Benefit of a topical slimming cream in conjunction with dietary advice (2024)

Abstract

Synopsis

The aim of this study was to determine how worthwhile it would be to combine a newly developed topical slimming product with customized dietary habits not based on calorie restriction, so as to improve the cellulite appearance of the skin. At the beginning of the study, a nutritionist recorded the dietary habits of each participant and gave recommendations to each of them according to their food consumption. The chosen methodology was a right/left comparison, one thigh and hip being treated with the new topical slimming product and the other one left untreated to serve as a random control.

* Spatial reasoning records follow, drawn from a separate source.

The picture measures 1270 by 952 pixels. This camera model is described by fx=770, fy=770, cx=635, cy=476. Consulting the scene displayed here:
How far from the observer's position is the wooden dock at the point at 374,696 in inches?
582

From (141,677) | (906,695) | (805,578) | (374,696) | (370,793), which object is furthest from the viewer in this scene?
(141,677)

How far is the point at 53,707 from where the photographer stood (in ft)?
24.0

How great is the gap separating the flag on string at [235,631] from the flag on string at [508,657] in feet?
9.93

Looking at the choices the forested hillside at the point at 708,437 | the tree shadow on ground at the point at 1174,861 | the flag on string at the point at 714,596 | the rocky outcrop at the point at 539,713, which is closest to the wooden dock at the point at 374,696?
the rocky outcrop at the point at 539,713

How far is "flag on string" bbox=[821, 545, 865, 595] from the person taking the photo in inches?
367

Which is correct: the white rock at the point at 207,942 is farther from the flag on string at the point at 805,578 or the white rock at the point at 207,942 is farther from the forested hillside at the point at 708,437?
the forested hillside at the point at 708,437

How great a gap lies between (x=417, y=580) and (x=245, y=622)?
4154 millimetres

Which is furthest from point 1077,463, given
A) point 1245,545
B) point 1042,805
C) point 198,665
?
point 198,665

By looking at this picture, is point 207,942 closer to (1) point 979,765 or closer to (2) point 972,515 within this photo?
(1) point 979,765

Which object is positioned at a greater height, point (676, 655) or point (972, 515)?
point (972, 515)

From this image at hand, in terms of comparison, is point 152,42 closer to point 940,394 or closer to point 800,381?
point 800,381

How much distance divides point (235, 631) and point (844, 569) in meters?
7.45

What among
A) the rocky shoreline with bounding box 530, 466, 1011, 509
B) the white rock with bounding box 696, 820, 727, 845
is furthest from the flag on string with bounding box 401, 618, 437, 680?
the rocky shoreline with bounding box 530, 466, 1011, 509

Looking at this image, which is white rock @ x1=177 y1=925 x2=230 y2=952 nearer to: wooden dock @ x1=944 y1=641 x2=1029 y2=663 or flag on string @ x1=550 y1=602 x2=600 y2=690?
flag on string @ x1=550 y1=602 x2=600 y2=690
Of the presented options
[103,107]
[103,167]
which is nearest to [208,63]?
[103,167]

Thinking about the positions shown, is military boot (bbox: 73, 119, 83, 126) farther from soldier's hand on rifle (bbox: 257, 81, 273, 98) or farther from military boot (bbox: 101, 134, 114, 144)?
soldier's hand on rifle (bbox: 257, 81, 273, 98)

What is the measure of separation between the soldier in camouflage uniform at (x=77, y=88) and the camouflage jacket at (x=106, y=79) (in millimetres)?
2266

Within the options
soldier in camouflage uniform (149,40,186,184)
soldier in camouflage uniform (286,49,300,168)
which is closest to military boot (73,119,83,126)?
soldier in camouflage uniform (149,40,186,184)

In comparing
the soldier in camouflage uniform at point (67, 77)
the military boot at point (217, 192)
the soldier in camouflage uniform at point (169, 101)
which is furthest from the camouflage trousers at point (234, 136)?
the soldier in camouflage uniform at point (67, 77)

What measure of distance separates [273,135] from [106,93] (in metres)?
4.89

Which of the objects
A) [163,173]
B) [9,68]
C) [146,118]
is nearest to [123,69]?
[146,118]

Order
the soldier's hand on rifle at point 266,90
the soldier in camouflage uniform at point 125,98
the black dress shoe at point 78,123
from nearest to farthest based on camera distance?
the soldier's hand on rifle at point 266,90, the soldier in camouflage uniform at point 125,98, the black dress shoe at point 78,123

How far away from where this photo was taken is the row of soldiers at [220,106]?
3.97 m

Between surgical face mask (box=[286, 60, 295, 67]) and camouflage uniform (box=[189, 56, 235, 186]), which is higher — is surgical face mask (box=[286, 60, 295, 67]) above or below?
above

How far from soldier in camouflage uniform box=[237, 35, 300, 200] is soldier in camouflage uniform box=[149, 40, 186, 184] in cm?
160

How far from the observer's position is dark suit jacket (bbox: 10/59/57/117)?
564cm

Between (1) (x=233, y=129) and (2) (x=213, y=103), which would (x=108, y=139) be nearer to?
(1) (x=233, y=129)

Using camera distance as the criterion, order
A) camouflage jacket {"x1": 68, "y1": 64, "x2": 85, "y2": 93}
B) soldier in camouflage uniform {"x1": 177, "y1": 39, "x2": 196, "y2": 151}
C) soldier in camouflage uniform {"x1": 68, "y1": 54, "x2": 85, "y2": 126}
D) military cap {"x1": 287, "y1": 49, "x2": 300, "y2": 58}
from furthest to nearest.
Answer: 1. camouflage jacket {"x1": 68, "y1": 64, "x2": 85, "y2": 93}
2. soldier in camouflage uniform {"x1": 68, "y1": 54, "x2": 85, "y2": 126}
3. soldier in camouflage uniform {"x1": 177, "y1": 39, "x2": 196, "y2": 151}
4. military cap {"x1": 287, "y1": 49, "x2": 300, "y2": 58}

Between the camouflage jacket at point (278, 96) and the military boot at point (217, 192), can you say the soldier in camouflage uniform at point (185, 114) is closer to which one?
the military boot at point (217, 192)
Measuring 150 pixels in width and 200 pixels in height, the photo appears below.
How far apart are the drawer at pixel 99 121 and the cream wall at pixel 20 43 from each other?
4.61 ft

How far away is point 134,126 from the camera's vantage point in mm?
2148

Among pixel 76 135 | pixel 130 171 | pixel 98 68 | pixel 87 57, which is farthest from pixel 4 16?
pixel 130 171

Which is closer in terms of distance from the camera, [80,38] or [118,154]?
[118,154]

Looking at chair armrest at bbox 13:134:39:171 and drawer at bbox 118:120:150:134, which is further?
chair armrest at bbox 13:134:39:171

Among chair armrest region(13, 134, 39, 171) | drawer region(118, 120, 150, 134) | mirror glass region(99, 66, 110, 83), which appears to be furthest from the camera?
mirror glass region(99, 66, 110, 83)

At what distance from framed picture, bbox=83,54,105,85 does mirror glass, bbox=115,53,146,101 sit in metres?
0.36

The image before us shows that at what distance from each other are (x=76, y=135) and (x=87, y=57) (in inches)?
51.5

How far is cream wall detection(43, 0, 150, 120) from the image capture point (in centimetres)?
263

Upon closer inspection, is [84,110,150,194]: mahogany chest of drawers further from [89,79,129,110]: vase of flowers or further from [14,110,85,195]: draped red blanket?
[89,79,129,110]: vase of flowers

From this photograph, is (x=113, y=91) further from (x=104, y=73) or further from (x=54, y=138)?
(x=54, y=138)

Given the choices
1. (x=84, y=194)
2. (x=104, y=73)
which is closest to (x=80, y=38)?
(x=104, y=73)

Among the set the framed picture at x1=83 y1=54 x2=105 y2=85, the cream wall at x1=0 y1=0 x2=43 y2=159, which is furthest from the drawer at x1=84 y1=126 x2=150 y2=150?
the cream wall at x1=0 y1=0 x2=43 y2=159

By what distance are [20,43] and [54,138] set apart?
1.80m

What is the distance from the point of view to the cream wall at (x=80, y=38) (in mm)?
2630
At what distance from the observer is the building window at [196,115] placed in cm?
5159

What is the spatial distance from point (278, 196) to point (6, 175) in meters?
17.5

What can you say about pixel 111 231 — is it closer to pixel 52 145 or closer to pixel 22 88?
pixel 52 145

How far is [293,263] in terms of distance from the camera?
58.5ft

Objective evaluations were performed by blind assessors. Control of food intake improved the cellulite score after 4 weeks when compared with the base value, but this reduction was significantly greater and earlier on the treated side than on the untreated side, indicating an objective additional benefit derived from the new slimming cream. This result corroborated the slimming effect assessed by measurement in centimetres of the circumference of the upper thighs and the reconstructed volume of the thigh between two fixed horizontal slices. Furthermore, skin tonicity, a major component of cellulite visibility, was also significantly improved on the treated side after only 2 weeks.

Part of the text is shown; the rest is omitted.